— WHAT THE TASK ASKS —
Copy the entries word for word, starting at the line that contains "Is [361,74] vertically" and ending at the line that contains "3.34 meters".

Data listing
--------------------------------

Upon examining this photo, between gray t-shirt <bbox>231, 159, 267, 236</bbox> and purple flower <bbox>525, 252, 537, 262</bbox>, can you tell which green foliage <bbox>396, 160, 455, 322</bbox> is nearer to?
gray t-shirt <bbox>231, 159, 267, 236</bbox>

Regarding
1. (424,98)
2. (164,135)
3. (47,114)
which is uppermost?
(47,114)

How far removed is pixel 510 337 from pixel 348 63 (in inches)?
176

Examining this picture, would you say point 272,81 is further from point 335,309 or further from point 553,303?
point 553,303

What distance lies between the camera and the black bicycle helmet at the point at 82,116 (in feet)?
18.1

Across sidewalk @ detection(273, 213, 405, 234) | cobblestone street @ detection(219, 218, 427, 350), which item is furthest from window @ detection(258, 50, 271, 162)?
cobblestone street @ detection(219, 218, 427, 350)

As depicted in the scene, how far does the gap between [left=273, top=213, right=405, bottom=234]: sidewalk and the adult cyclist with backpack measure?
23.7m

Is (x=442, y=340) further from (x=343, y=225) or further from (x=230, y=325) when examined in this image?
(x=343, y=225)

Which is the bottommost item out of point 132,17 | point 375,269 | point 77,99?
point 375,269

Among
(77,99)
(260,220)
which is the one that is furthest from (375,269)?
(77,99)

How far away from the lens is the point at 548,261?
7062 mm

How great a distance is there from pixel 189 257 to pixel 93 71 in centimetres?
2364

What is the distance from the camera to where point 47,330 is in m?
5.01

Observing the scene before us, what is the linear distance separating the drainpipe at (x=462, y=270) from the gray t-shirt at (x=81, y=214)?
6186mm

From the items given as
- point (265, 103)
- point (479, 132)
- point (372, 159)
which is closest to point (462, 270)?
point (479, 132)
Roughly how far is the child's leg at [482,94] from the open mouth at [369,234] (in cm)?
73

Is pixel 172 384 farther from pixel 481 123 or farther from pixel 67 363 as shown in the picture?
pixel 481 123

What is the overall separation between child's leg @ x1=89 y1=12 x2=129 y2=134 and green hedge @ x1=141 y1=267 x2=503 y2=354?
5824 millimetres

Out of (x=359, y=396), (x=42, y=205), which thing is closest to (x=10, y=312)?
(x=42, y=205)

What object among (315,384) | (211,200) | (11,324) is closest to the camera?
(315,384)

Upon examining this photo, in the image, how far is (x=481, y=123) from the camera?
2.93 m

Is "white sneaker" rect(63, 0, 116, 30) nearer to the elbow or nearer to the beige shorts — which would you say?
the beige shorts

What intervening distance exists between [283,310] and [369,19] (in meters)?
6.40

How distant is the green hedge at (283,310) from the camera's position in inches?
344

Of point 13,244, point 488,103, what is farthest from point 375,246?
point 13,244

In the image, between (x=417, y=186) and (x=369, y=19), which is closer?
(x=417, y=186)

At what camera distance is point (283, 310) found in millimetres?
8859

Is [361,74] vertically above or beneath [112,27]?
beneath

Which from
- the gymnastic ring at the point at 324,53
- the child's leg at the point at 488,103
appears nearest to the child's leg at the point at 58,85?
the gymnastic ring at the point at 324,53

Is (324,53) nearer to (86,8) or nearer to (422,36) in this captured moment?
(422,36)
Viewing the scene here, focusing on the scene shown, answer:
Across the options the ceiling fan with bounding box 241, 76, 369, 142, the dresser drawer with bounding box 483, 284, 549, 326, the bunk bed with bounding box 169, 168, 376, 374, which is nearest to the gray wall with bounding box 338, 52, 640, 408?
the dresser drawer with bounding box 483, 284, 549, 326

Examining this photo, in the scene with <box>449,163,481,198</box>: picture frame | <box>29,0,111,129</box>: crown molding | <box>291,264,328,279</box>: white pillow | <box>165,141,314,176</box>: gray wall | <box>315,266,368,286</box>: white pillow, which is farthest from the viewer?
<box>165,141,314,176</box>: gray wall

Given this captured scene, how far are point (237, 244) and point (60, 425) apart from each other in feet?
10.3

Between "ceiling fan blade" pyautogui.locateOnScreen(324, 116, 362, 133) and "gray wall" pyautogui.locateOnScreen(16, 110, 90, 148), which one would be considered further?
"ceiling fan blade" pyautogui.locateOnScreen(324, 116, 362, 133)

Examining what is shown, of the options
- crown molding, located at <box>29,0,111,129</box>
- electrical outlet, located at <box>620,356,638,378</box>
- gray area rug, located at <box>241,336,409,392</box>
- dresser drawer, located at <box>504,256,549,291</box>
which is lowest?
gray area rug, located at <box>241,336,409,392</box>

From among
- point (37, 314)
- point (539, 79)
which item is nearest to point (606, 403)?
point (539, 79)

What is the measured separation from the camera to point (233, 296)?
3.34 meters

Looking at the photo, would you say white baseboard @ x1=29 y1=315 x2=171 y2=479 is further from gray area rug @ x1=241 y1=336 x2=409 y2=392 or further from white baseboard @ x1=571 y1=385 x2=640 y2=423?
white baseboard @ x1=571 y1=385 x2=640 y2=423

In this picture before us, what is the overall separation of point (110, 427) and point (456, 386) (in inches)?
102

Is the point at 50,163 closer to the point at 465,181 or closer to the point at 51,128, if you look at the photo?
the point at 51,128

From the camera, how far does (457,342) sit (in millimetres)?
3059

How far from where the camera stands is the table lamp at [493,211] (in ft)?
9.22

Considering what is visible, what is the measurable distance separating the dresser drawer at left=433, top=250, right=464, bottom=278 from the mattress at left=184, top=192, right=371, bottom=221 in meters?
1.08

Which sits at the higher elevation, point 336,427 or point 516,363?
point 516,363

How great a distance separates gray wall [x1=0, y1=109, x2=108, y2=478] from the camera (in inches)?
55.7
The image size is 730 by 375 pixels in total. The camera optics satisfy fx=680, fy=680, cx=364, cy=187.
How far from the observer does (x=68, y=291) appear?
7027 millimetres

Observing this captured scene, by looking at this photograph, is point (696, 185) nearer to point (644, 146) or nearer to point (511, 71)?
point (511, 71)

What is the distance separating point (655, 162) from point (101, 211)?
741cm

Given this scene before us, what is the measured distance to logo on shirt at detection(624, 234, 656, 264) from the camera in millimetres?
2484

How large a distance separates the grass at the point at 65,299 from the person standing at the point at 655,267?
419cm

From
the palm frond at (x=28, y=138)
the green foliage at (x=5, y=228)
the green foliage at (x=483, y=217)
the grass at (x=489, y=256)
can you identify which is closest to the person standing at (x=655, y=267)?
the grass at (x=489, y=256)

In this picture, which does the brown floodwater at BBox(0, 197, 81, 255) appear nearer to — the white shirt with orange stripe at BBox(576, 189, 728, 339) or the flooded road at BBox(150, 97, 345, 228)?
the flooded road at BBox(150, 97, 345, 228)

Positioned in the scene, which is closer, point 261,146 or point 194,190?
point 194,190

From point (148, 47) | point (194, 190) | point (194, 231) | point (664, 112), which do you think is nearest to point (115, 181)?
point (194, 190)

--------------------------------

— RESULT OF THE EXERCISE —
Is [361,74] vertically above or beneath [112,27]?
beneath

Which from
- the gymnastic ring at the point at 324,53
- the child's leg at the point at 488,103
appears nearest to the child's leg at the point at 58,85?
the gymnastic ring at the point at 324,53

Is (324,53) nearer to (86,8) or nearer to (422,36) in this captured moment?
(422,36)
Viewing the scene here, focusing on the scene shown, answer:
Across the options the ceiling fan with bounding box 241, 76, 369, 142, the dresser drawer with bounding box 483, 284, 549, 326, the bunk bed with bounding box 169, 168, 376, 374, which is nearest to the gray wall with bounding box 338, 52, 640, 408?
the dresser drawer with bounding box 483, 284, 549, 326

Examining this photo, in the scene with <box>449,163,481,198</box>: picture frame | <box>29,0,111,129</box>: crown molding | <box>291,264,328,279</box>: white pillow | <box>165,141,314,176</box>: gray wall | <box>315,266,368,286</box>: white pillow, which is farthest from the viewer?
<box>165,141,314,176</box>: gray wall

Given this captured scene, how far are point (237, 244) and point (60, 425) apart from each other in feet?
10.3

Between "ceiling fan blade" pyautogui.locateOnScreen(324, 116, 362, 133) and "gray wall" pyautogui.locateOnScreen(16, 110, 90, 148), which one would be considered further?
"ceiling fan blade" pyautogui.locateOnScreen(324, 116, 362, 133)

Examining what is shown, of the options
- crown molding, located at <box>29,0,111,129</box>
- electrical outlet, located at <box>620,356,638,378</box>
- gray area rug, located at <box>241,336,409,392</box>
- dresser drawer, located at <box>504,256,549,291</box>
which is lowest?
gray area rug, located at <box>241,336,409,392</box>

From among
- point (37, 314)
- point (539, 79)
which item is nearest to point (606, 403)?
point (539, 79)

What is the measured separation from the camera to point (233, 296)?
3.34 meters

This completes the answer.